#### Set exercise 1
Which lines of the records below contain the string "perspective"? Extract each of them, treating case as significant.

#### Document text

○ ○ ○ ○ ○ ○ ○

Francois Chollet @ Tokyo University
@fchollet
title: Deep Learning: current capabilities, limitatinos, and future perspectives
software engineer at google brain
some small implementation details turned out to be critical
- like "how do you encode konwledge and reasoning in a computer"
- scale makes a difference in deep learning (vs linear regression)
- very large parametric models trianed on many many samples
- a layer is a geometric transformation that turns one vector into another
- a sequence of simple transformations to turn high level vector space to lower vector space
- enough data
- == a dense sampling of 'input X output' space
- chess has no priors
- therefore humans and models alike have to start learning from scratch
- therefore models can achieve arbitrary levels of skill
limitations
- extreme sensitivity to adversarial perturbations
- etc from his book
- it can match templates of arbitrary complexity
deep learning is pattern recognition
- what can pattern recognition solve?
- all these problems, if they can be mapped to pattern recognition, they can be solved.
- humans can cover a lot of ground with very little data
- extreme abstraction of meaning from data
ai of the future
- needs
- better metrics
- the right kpi
- many benchmarks today focues on skill, not intelligence
- an ambitious new benchmark is needed to measure progress
- can a strong player in starcraft 1 play starcraft 2 well?
- yes, in within a few rounds
- looks different, different features, different units, but the player is able to generalize over them.
- richer models
- many interesting problems cannot be expressed as a stack of layers
- learning in "machine learning" will be more program synthesis than tuning the parameters of a hard-coded geometric transform
- future AI systems will blend pattern reognition (geometric intelligence) with abstraction & reasoning (symbolic intelligence)
- but how do we scale symbolic intelligence?
- we frame it as a differentiable model and search it?
- we can't learn these modules on every new task (too complex, too little data)
- we'll need a library of reusable symbolic & geometric modules
- in order to create stornger priors
- lifelong learning
- abstract literally means 'reusable'
long term vision
- meta learning
- look at github, grab the library of stuff that solve some problem, put it together, solve the problem, then put it back into the library. (e.g. npm / github)
- a model that learns to map
- inputs (problems) to solution functions (solution space == npm library / github)

○ ○ ○ ○ ○ ○ ○

(Source records)
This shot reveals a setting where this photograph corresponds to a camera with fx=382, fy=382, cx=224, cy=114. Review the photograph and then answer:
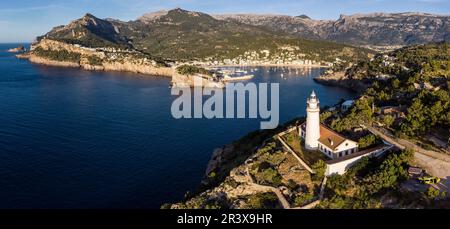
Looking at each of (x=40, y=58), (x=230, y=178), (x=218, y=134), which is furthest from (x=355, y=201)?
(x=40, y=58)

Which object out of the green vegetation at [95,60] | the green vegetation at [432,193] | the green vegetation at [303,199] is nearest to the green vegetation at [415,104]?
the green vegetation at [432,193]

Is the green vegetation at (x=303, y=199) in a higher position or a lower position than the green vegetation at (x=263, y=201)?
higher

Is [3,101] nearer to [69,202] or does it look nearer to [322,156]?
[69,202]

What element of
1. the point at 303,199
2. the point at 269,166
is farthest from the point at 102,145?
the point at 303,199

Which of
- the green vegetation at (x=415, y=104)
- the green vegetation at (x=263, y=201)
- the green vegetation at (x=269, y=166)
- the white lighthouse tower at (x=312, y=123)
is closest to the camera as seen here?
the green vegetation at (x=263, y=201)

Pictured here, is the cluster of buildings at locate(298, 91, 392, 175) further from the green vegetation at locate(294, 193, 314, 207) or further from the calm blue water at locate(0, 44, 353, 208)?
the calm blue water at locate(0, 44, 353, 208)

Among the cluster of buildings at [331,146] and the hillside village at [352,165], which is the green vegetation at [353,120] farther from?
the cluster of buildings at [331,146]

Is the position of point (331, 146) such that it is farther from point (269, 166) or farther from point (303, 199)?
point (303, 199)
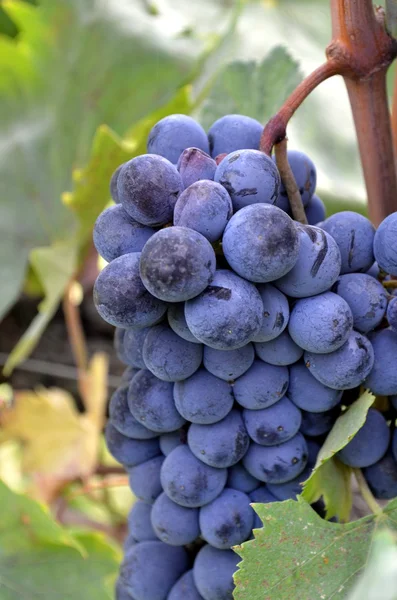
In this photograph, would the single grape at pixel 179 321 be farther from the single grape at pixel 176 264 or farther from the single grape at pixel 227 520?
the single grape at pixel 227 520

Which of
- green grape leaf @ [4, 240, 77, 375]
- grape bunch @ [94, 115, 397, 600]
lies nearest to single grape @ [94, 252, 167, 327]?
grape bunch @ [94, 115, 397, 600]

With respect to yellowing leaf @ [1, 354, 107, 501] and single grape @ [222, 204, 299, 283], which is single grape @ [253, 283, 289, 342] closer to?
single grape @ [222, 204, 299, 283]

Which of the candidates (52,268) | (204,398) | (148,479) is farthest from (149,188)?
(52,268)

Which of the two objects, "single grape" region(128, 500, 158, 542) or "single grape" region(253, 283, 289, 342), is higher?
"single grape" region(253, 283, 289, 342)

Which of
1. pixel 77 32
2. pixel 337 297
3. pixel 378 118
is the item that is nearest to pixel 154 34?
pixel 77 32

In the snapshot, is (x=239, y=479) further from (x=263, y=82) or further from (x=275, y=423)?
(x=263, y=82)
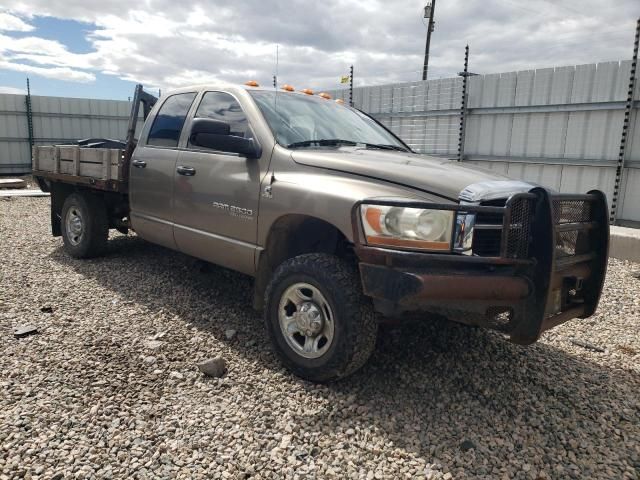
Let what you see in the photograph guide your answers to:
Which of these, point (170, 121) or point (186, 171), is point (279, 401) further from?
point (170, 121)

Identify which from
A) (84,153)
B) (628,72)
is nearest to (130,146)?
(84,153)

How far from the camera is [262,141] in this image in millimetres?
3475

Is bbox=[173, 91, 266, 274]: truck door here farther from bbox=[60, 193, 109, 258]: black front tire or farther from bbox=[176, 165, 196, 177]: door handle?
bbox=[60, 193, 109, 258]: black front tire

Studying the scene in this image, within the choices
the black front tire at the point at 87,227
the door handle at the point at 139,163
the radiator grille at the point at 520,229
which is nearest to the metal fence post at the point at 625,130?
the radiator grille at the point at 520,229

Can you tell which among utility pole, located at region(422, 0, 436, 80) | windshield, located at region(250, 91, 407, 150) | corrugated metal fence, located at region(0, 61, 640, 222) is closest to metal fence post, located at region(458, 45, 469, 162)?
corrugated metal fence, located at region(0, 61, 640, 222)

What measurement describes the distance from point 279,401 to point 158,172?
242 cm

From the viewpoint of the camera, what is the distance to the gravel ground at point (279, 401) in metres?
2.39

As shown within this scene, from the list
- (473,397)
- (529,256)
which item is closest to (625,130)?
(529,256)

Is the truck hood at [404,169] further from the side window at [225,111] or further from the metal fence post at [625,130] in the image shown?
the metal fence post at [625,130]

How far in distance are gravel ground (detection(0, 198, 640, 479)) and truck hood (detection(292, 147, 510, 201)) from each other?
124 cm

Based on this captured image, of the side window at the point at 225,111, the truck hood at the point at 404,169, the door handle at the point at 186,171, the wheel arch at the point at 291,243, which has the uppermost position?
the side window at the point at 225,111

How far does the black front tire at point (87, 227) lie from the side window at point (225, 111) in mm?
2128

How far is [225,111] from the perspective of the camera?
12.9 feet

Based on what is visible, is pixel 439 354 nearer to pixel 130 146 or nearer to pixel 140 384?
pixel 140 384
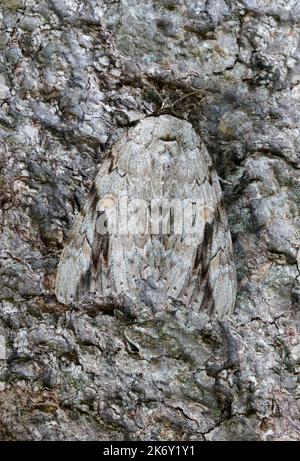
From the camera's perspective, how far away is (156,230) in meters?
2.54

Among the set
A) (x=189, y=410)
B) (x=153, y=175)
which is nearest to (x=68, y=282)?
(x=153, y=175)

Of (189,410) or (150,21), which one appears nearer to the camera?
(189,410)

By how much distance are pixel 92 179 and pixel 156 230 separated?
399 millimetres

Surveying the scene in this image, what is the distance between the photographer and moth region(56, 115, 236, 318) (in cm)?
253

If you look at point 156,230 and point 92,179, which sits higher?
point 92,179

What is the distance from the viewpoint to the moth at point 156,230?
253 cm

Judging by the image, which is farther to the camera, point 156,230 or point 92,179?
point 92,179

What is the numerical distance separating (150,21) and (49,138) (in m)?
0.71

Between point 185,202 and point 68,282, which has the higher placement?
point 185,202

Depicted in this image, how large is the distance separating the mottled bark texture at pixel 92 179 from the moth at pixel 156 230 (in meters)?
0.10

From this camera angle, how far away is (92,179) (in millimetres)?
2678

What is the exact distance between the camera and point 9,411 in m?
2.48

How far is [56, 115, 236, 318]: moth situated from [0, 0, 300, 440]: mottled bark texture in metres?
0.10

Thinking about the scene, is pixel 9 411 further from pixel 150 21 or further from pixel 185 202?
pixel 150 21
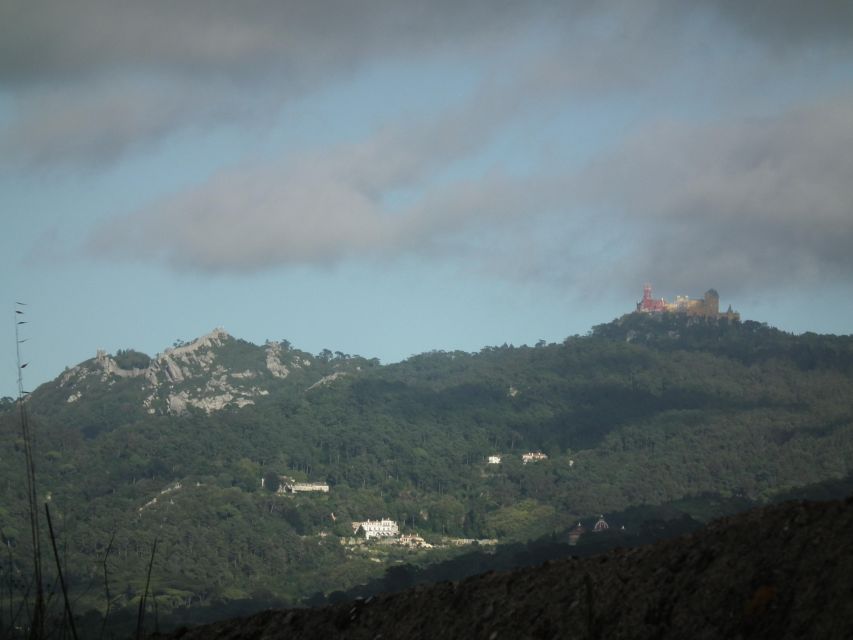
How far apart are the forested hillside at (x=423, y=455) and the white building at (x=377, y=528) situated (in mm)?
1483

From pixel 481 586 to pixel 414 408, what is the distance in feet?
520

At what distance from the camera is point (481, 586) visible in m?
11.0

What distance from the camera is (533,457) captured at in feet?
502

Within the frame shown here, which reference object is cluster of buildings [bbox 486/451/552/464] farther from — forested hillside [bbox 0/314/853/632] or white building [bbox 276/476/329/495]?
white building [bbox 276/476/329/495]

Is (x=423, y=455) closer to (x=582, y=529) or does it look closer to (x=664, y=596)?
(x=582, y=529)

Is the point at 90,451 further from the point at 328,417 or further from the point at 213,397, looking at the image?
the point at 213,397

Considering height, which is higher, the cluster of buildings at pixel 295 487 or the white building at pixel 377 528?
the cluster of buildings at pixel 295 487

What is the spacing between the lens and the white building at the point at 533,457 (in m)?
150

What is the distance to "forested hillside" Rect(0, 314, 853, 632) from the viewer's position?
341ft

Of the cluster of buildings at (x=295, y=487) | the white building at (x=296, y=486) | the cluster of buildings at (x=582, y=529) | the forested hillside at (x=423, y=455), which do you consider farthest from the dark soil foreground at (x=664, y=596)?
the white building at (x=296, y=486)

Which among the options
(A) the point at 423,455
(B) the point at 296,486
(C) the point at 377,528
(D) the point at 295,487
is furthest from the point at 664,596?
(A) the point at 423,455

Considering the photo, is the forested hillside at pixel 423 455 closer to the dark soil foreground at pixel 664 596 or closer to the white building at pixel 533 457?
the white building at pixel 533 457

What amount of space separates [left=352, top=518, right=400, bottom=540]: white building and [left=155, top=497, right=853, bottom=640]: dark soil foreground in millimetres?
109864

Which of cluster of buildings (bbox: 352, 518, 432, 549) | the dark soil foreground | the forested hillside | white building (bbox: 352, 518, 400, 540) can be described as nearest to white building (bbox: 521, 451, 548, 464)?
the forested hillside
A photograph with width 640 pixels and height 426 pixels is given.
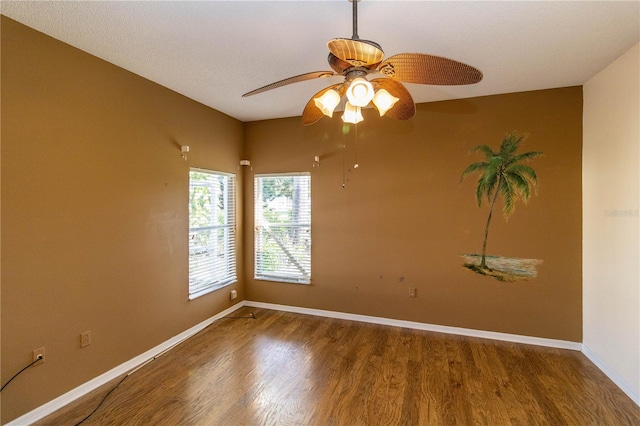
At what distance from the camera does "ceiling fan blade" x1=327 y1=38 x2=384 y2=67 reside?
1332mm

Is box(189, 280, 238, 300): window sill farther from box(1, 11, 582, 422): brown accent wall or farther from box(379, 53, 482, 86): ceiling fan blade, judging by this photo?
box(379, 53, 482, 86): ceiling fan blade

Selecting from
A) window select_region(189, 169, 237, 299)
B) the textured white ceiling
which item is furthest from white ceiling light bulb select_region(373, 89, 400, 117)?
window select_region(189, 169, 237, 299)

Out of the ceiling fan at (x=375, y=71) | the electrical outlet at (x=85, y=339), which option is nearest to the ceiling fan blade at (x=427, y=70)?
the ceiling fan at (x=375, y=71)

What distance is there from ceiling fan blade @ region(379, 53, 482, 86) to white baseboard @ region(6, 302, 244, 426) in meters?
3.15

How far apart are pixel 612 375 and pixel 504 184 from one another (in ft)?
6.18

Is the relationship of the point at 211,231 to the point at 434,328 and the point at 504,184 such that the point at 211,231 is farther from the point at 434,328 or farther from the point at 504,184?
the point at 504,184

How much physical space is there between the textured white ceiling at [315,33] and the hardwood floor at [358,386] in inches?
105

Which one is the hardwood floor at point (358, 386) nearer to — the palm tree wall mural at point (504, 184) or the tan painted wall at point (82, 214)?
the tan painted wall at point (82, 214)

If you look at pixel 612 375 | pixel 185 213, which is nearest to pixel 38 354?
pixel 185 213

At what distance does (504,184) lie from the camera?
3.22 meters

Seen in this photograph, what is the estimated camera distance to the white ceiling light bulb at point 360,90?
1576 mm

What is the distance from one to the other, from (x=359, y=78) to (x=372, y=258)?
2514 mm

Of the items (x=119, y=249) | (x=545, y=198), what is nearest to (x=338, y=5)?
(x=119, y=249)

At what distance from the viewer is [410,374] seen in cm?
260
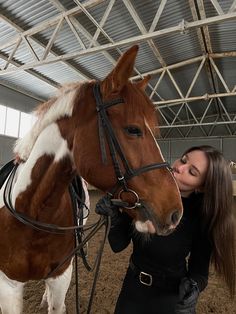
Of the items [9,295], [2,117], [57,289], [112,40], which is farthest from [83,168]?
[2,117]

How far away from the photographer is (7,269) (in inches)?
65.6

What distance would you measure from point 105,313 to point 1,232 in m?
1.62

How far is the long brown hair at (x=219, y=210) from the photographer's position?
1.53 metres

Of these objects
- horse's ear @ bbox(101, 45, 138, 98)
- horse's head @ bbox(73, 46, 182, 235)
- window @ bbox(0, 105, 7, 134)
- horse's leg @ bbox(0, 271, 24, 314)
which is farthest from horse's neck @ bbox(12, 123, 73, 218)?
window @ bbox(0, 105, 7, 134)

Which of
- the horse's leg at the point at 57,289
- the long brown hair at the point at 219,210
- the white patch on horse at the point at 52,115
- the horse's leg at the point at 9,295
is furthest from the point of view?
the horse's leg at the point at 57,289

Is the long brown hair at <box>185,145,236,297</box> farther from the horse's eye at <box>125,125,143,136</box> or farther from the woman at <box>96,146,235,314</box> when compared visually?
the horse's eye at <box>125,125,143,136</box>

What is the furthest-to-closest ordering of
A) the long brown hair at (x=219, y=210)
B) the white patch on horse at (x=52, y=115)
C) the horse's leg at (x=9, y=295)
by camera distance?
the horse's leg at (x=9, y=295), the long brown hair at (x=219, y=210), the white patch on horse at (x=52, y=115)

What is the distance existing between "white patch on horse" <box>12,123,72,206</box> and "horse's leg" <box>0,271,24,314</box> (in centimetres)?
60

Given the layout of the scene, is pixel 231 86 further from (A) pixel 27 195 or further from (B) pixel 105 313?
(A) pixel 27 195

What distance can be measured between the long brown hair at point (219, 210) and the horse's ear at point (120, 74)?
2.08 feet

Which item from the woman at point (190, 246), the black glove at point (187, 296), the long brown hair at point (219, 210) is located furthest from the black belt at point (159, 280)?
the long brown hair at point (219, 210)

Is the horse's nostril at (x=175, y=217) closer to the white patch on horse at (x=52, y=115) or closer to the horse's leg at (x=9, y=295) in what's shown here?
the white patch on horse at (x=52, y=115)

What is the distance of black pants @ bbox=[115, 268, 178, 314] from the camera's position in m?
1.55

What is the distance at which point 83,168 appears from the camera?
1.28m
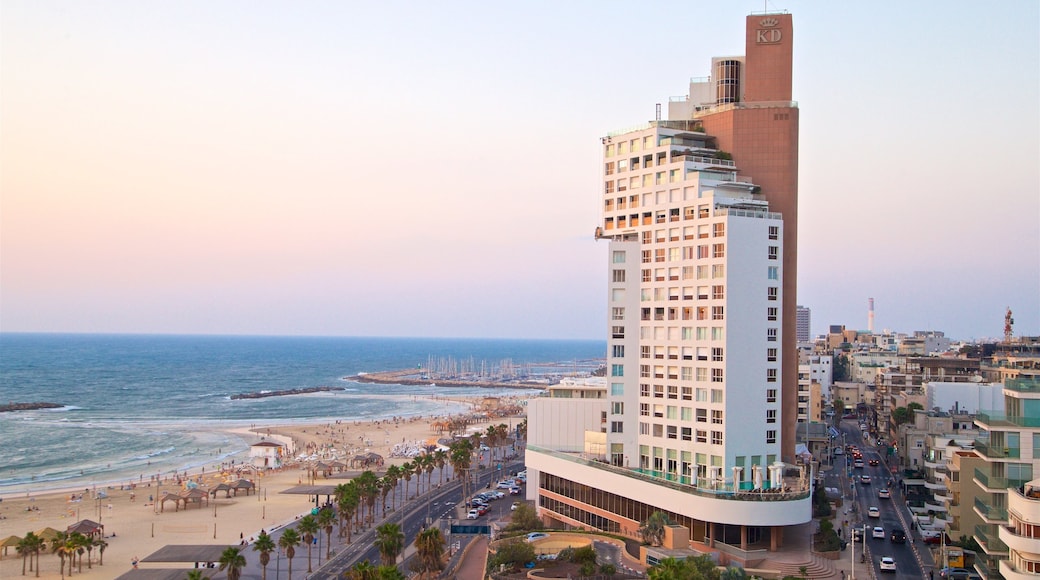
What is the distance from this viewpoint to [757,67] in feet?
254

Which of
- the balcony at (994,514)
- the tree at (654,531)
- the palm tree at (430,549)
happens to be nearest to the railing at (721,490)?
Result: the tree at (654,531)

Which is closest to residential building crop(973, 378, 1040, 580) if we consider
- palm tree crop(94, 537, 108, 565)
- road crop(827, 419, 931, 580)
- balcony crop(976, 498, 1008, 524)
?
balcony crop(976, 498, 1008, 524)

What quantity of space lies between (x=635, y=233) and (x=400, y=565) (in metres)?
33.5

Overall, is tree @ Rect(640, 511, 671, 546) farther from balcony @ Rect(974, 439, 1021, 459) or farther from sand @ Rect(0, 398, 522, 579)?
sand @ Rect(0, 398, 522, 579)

○ ○ ○ ○ ○ ○ ○

#### Set exercise 2
Which games are mentioned in the talk notes above? List them all.

#### Exercise answer 1
How far is [225,111] from the perspective of the camera?
From the camera's perspective, how far away is (156,230) in meters?

#### Exercise answer 2
chess, starcraft 1, starcraft 2